Representante nacional da Associação Mundial das Rádios Comunitárias fala para alunos da Escola de Comunicação da UFRJ. O pesquisador e representante nacional da AMARC Brasil, João Paulo Malerba, concedeu entrevista coletiva a alunos do Laboratório de Comunicação Crítica: Técnica de linguagem jornalística aplicada.

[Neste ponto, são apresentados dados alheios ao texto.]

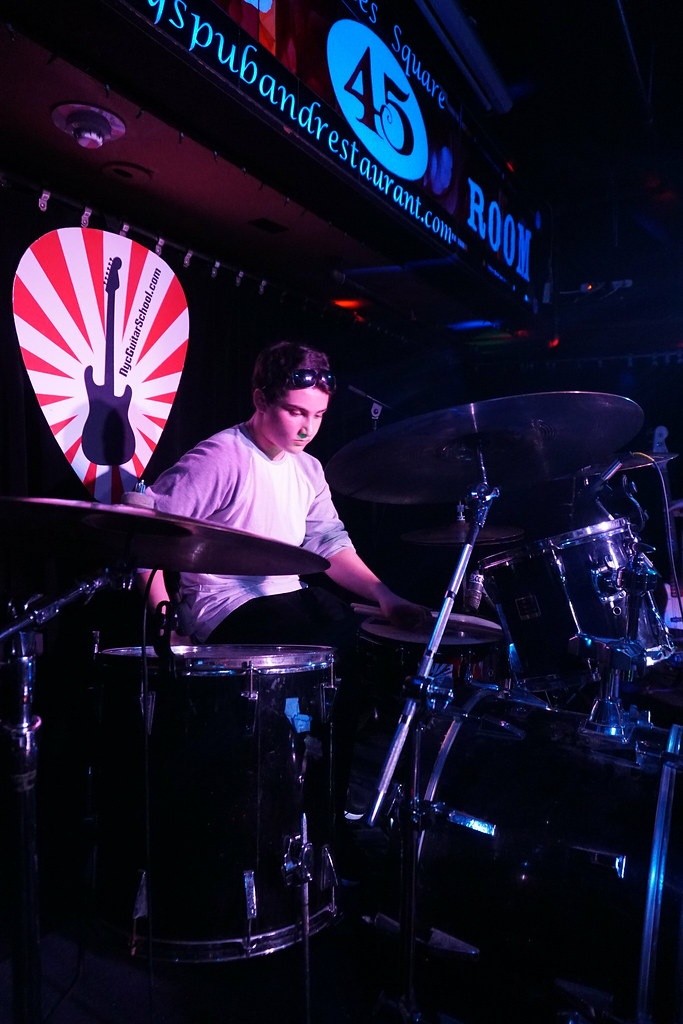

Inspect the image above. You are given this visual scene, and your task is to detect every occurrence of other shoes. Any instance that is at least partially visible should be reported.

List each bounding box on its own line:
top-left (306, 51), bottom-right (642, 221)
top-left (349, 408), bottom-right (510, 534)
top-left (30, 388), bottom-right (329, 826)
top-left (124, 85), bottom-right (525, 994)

top-left (344, 803), bottom-right (368, 820)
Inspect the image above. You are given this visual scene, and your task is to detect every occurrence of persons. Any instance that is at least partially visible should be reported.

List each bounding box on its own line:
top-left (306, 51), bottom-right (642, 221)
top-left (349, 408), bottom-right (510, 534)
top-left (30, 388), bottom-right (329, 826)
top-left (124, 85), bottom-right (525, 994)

top-left (130, 343), bottom-right (434, 886)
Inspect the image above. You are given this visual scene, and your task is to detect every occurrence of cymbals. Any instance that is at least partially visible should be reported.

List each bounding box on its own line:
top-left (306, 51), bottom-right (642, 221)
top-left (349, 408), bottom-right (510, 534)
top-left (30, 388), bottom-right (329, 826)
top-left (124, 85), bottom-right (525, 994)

top-left (0, 494), bottom-right (330, 578)
top-left (326, 388), bottom-right (643, 509)
top-left (399, 517), bottom-right (527, 547)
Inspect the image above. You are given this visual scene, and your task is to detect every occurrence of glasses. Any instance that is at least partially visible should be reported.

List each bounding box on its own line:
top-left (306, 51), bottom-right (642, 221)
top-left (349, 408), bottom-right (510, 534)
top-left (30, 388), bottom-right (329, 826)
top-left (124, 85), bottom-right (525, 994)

top-left (291, 367), bottom-right (336, 395)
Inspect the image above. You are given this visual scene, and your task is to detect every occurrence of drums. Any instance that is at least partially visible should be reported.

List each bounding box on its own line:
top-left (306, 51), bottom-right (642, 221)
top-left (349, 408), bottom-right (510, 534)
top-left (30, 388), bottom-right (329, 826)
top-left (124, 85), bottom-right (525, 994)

top-left (388, 672), bottom-right (683, 1024)
top-left (480, 516), bottom-right (674, 691)
top-left (99, 642), bottom-right (339, 968)
top-left (355, 611), bottom-right (510, 686)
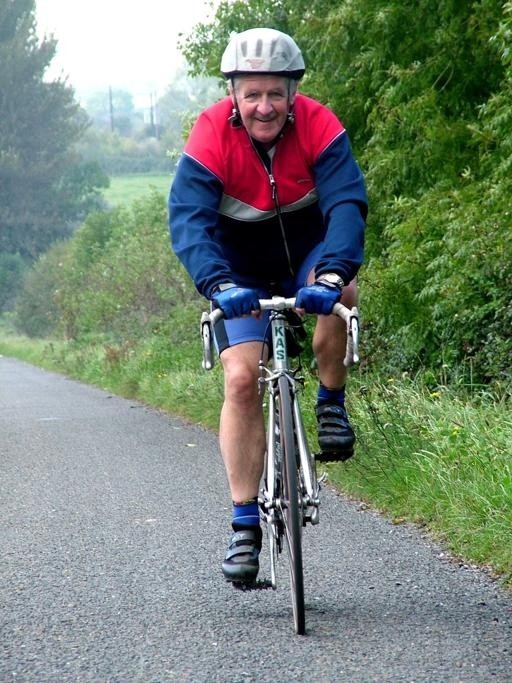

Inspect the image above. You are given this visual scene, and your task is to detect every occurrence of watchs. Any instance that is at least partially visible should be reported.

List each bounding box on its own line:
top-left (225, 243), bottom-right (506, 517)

top-left (316, 272), bottom-right (345, 289)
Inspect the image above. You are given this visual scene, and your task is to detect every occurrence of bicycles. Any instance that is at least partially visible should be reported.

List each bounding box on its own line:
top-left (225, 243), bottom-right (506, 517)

top-left (178, 293), bottom-right (361, 639)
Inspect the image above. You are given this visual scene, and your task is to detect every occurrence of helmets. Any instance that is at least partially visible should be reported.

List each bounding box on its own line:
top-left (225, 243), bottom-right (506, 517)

top-left (220, 27), bottom-right (306, 80)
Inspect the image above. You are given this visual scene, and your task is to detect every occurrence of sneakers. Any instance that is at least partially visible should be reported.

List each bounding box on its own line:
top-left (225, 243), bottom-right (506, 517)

top-left (220, 522), bottom-right (264, 581)
top-left (316, 404), bottom-right (356, 451)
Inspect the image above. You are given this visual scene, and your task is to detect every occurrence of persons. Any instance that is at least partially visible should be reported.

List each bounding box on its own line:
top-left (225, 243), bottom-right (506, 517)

top-left (169, 27), bottom-right (368, 580)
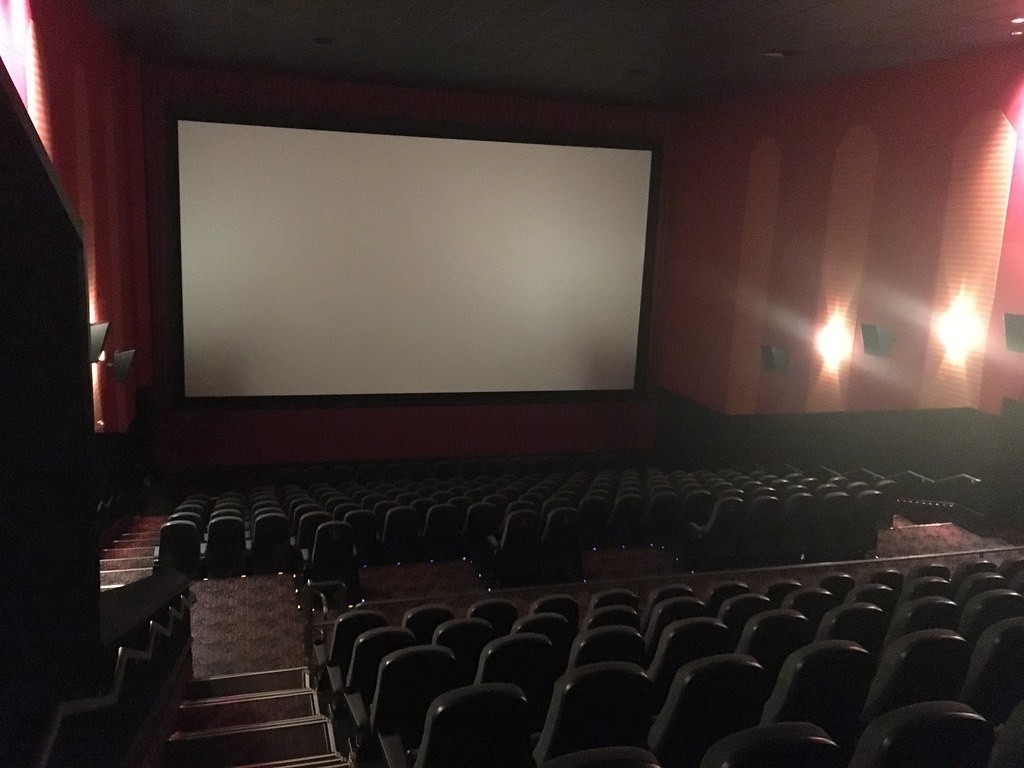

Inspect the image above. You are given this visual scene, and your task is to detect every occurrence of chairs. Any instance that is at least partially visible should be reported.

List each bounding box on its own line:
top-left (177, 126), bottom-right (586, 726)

top-left (36, 438), bottom-right (1024, 768)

A palestra teve como destaque a Legislação Brasileira de Comunicação e o tema principal de sua pesquisa: as Rádios Comunitárias.  O discurso do jornalista é, especialmente, em defesa de uma esfera comunicacional plural e democrática, tendo como referência o papel desses veículos na construção de identidades locais e no desenvolvimento da cidadania.

No início da coletiva, o pesquisador explicou detalhadamente como é constituída a Legislação Brasileira de Comunicação e ressaltou a importância da criação de uma nova lei que dê conta da demanda atual, considerando que a lei em vigor data de 1962. Uma das prováveis razões para a lentidão nas mudanças deste setor é a grande concentração de concessões nas mãos de grupos e famílias dominantes da comunicação brasileira, sobretudo de parlamentares. “Um ambiente concentrado impede a pluralidade de idéias e vozes na comunicação”, afirmou Malerba, enfatizando o discurso em prol da democracia comunicacional.

Ao realizar uma comparação com a legislação Argentina sobre o tema, o pesquisador informou o avanço daquele país neste setor: “Na Argentina, os habitantes do país foram às ruas lutar por uma Comunicação democrática. Em nosso país essa mobilização social é ausente”. O pesquisador acrescentou que no período de autorização de concessões comunicacionais na Argentina são agendadas audiências públicas para discutir o processo.

É no cenário oposto que a Radiodifusão Comunitária procura espaço no Brasil. Ao mesmo tempo em que as possibilidades técnicas, operacionais e comunicativas evoluem em alta velocidade, a esfera política e hegemônica impede a regulação das leis já conquistadas. As grandes empresas de comunicação veiculam ideias que relacionam pirataria às rádios livres e a legislação burocratiza a regulação. Já para as comunidades, estes tipos de rádio inauguram a possibilidade de serem reconhecidas, contudo a repressão faz parte do cotidiano dos que tentam a legalização.

 “Os veículos comunitários buscam desempenhar um papel de articulação no mundo globalizado, negociando estímulos globais com a memória histórica local”, observou Malerba. Mais do que isso, as comunidades precisam alcançar o poder de se reconhecerem e fazerem ecoar suas vozes, suas necessidades e sua cultura.